*** Texte source
En entrée en matière, précisions que Ward Hayden est l’ex-leader du groupe Girls, Guns & Glory qui a effectué pas mal de dates en France. Ward Hayden & The Outliers est avant tout un groupe de scène avec un répertoire qui est destiné à mettre l’ambiance : country rock et rock and roll. Mais il y a quand même de la place pour les ballades et le vocal qui n’est pas sans nous rappeler un certain Dwight n’est pas pour nous déplaire. Attendons une prochaine tournée.


 

lundi 16 juin 2025

Avenue Country, par Jacques Dufour

 

Addison Lea THOMPSON

"Vita" 

Oups, je pensais que Addison Lea était une fille. En fait il s’agit d’un chanteur au vocal bien mature et non dépourvu d’un certain charme. Pour définir le style musical de cet artiste, toute proportion gardée, je m’aventurerai à imaginer les Dire Straits faisant de la country. La guitare est bien fluide et la pedal steel guitare présente sur chaque titre bien que seuls deux morceaux puissent être qualifiés de country, dont le seul rapide au programme. Il règne une certaine uniformité qui relie tous ces titres aux tempos relativement calmes. Un peu plus d’énergie aurait rendu l’écoute beaucoup plus agréable. J’ai un faible pu la pochette. 

 

Ashleigh FLYNN & The RIVETERS

"Good Morning Sunshine"
******
Travail demandé:
**1.** Réécrivez tout ce qui va de « lundi 16 juin » jusqu'à « pu la pochette. » dans les chroniques de disques, en substituant « rythmes » à « tempos ».
**2.** Prolongez les chroniques de disques au-delà de leur dernière phrase.
*** Données
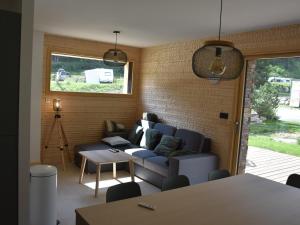 Chalet Pralognan-la-Vanoise, 4 pièces, 8 personnes - FR-1-464-188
******
Corrigé:
**1.**
lundi 16 juin 2025

Avenue Country, par Jacques Dufour

 

Addison Lea THOMPSON

"Vita" 

Oups, je pensais que Addison Lea était une fille. En fait il s’agit d’un chanteur au vocal bien mature et non dépourvu d’un certain charme. Pour définir le style musical de cet artiste, toute proportion gardée, je m’aventurerai à imaginer les Dire Straits faisant de la country. La guitare est bien fluide et la pedal steel guitare présente sur chaque titre bien que seuls deux morceaux puissent être qualifiés de country, dont le seul rapide au programme. Il règne une certaine uniformité qui relie tous ces titres aux rythmes relativement calmes. Un peu plus d’énergie aurait rendu l’écoute beaucoup plus agréable. J’ai un faible pu la pochette.

**2.**
Portons-nous sur la côte oust, à Portland plus précisément, pour y découvrir un groupe, The Riveters, fondé en 2017 et qui a la particularité de ne présenter que des musiciennes. Ashleigh Flynn a débuté sa carrière dans le Kentucky par le bluegrass, évidemment, avant d’opter pour l’Oregon et la country. Ce premier album est inégal. Certaines chansons font office de remplissage. Le violon et l’harmonica bien que présents se font trop discrets. Les amateurs de douceurs se consoleront avec un unique slow. Trois country rapides sortent du lot des onze titres. Le bilan est mitigé et ces amazones auront du mal à briller au-delà de la bordure du Pacifique. 

 

Carolyn SHULMAN

"Heart On A Wire" 

Voici une singer-songwriter qui plaira à ceux qui apprécient la musique actuelle de Kacey Musgraves et Mary Chapin Carpenter. On navigue entre folk et americana dans une ambiance relativement intimiste. Mon titre favori, Little Sparrow, ne m’est pas guidé par mon appartenance à la LPO mais par le fait que cette chanson est bien country avec l’appui d’un violon et d’un banjo. L’illustration de pochette est magnifique mais hélas elle arrive à une époque où les disques ne sont plus offerts au regard dans les bacs des disquaires. Carolyn se produit dans son Colorado natal.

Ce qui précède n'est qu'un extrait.